Adam Tornhill’s Your Code as a Crime Scene (YCAACS) has lain open next to my laptop for several months now. I’m usually a fast reader and a technical book rarely lasts that long, unless the book is crammed with practical tips and advice that I want to try as I go along. YCAACS is no exception.

atcrime_xlargecover

The book introduces a technique completely new to me: the mining of your code repository’s history for patterns known to correlate with code defects. For example, do the most complex modules in your project tend to become even more complex over time, suggesting that your technical debt is growing out of control? Each self-contained chapter presents a different analysis you can try out. In this post I will walk through the most simple example: correlating the number of revisions to a module with that module’s complexity.

I’ll start with one of our current internal project called romulus. We begin the analysis by extracting the repository log for the last two months, formatted in a way to make the analysis easier:

git log --pretty=format:'[%h] %aN %ad %s' --date=short --numstat --after=2016-05-01 > romulus.log

The key argument here is --numstat: this reports the number of lines added or deleted for each file. It will tell us how frequently a given file, or module, has changed during that reporting period.

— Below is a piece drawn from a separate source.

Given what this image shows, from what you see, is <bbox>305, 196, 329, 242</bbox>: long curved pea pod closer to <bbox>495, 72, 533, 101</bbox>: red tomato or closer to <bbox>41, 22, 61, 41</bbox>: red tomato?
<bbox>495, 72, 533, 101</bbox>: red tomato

Next we use the code-maat tool written by the author of YCAACS. It’s a tool that will analyse the log of a code repository and extract different summary statistics. For our example, all we want to know is how frequently each module has been changed:

maat -l romulus.log -c git -a revisions > romulus_revs.csv

Next we need to correlate those changes with the complexity of each file. We won’t be using any fancy complexity metric here: the number of lines of code will suffice. We use cloc:

cloc * --by-file --csv --quiet > romulus_sizes.csv

We now have two CSV files:

  • romulus_revs.csv: the number of revisions of each file in our repository
  • romulus_sizes.csv: the size of each file

By doing the equivalent of a SQL JOIN on these files, you obtain for each file its number of revisions and size. You can do this in the analysis tool of your choice. I do it in Tableau and show the result as a heatmap, where each rectangle represents a module. The size of the rectangle is proportional to the size, or complexity, of the module and its color darkness is proportional to the number of times it has changed over time. With Tableau you can hover over any of these rectangles and a window will pop-up, giving detailed information about that module:

So what does this heatmap tell me? There’s no obvious outlier here; a couple of modules in the upper right corner have recently seen a lot of change, but I know that these modules implement some of the stories we are currently working on so no surprise there. This map has, however, a tendency to become darker towards the left side, where the largest modules are shown. This suggests that some modules have been growing over time, possibly out of control. Clearly, this must be investigated and these modules should perhaps deserve more testing and/or refactoring than the average.

“Your Code as a Crime Scene” is a fantastic book. Every chapter has a couple of ideas that you can try right away on your project. I suspect this will be of most value to technical leads and testers, both of whom I consider the guardians of code quality. I’m less sure that the other developers will be able to apply the ideas from the book that easily though. Doing it properly does take time, requires a certain mindset, and a certain familiarity with data analytics. But if your team includes someone willing and capable of doing it, I’m sure you will all benefit from it.